• **Aim of the task**
No pictures should appear. The lines from the beginning of the listing through the one holding "Espresso hrníček Kolo je láska - Pro tebe" must be reproduced exactly, and nothing more.

• **Data to process**
• • • • • • •
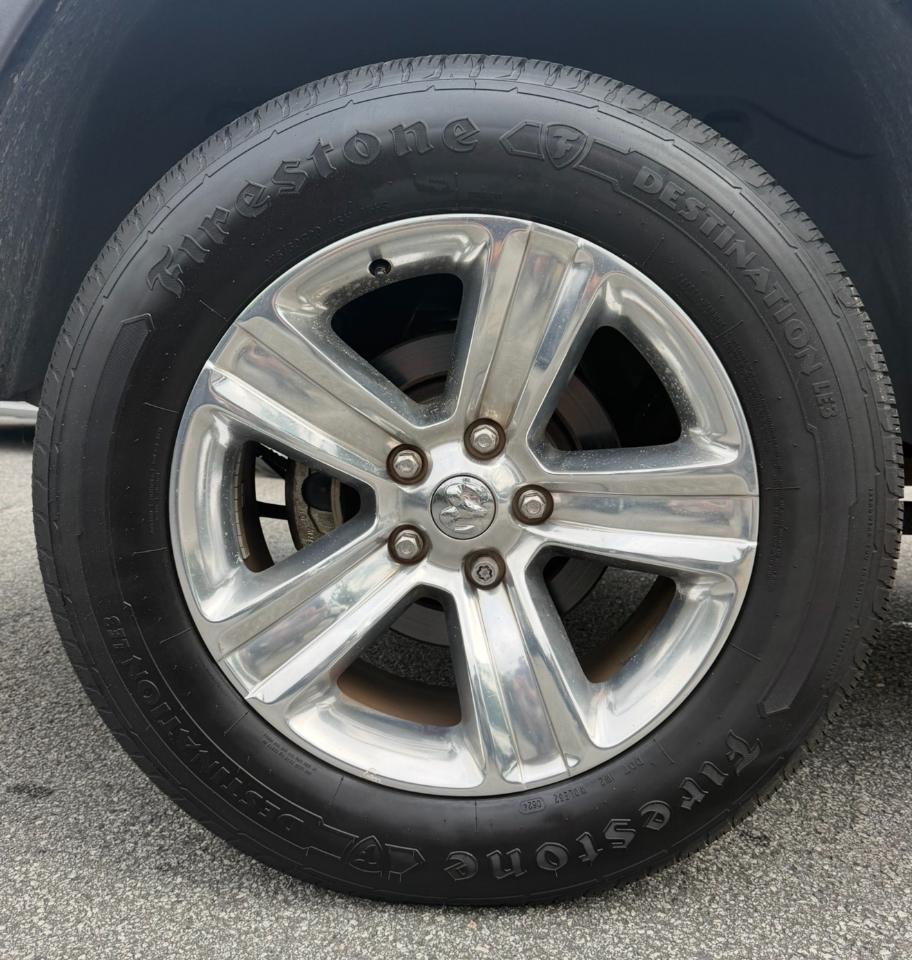 RAM 1500 Sport 4x2 Quad Cab 6'4" Box 2017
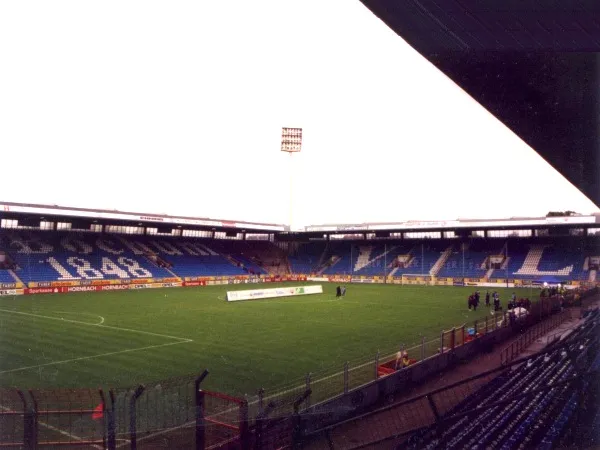 Vonovia Ruhrstadion Estádio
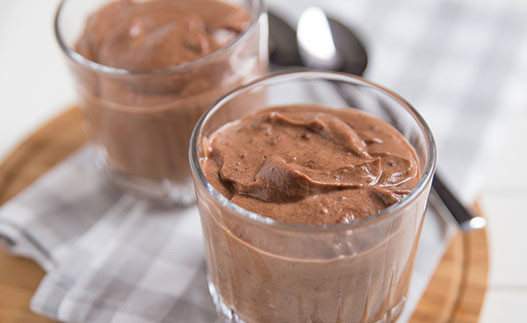 Instant Chocolate Mousse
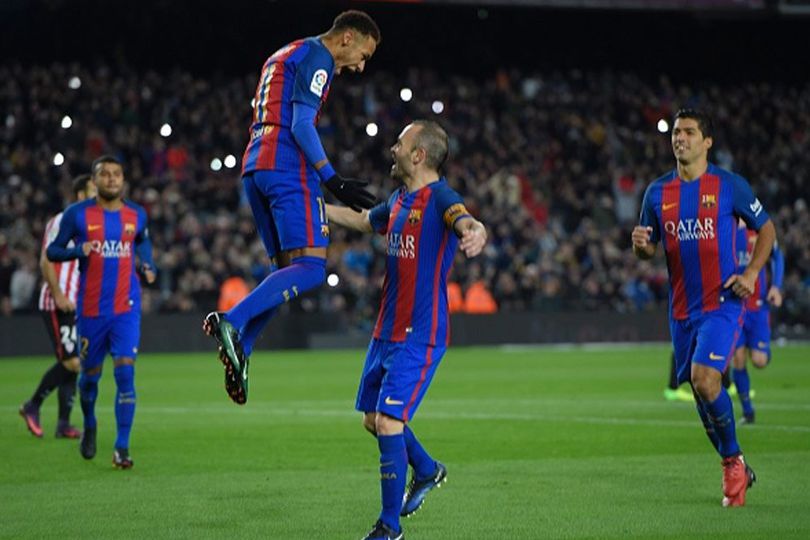 Iniesta: Lebih Baik Punya Neymar Daripada 300 Juta Euro
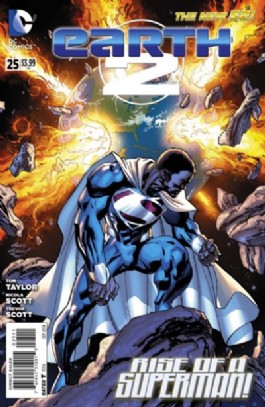 Earth 2 #25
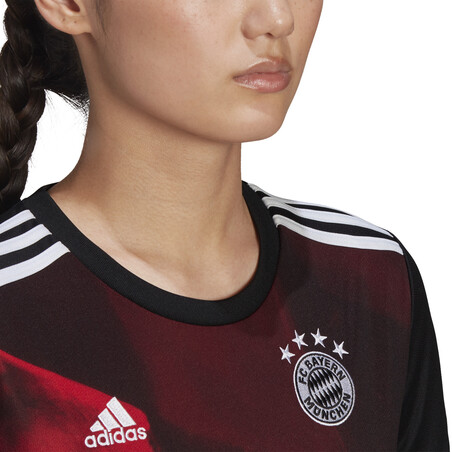 Maillot Femme Bayern Munich third 2020/21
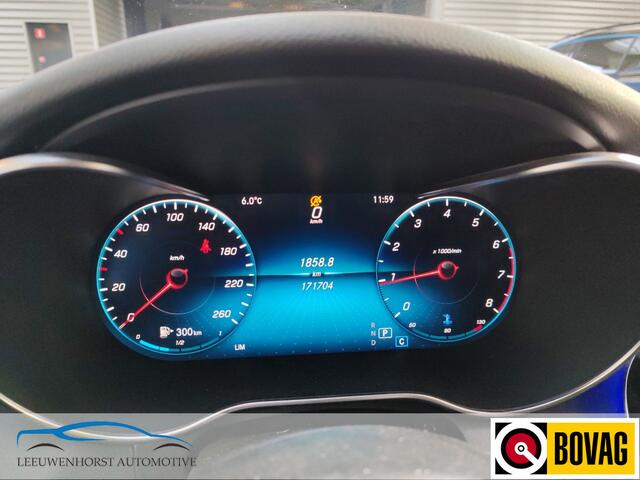 Mercedes-Benz C-KLASSE Estate 180 Business Solution Plus Upgrade Edition, AUTOMAAT, NL-auto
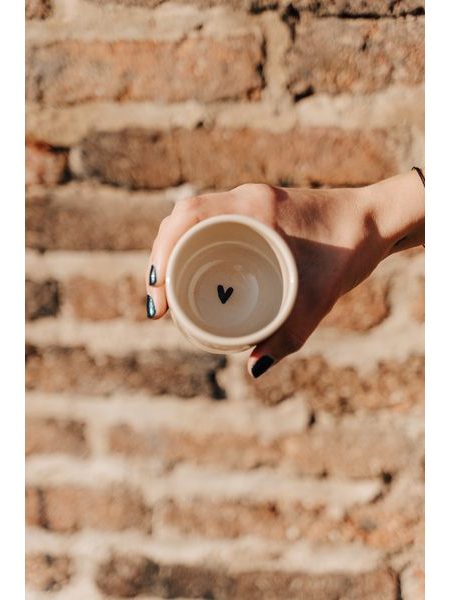 Espresso hrníček Kolo je láska - Pro tebe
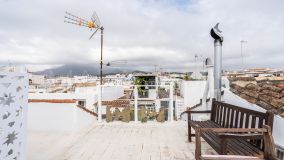 Adosado en venta en Estepona Casco Antiguo, Estepona Ciudad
• • • • • • •
• **Problem solution**
 RAM 1500 Sport 4x2 Quad Cab 6'4" Box 2017
 Vonovia Ruhrstadion Estádio
 Instant Chocolate Mousse
 Iniesta: Lebih Baik Punya Neymar Daripada 300 Juta Euro
 Earth 2 #25
 Maillot Femme Bayern Munich third 2020/21
 Mercedes-Benz C-KLASSE Estate 180 Business Solution Plus Upgrade Edition, AUTOMAAT, NL-auto
 Espresso hrníček Kolo je láska - Pro tebe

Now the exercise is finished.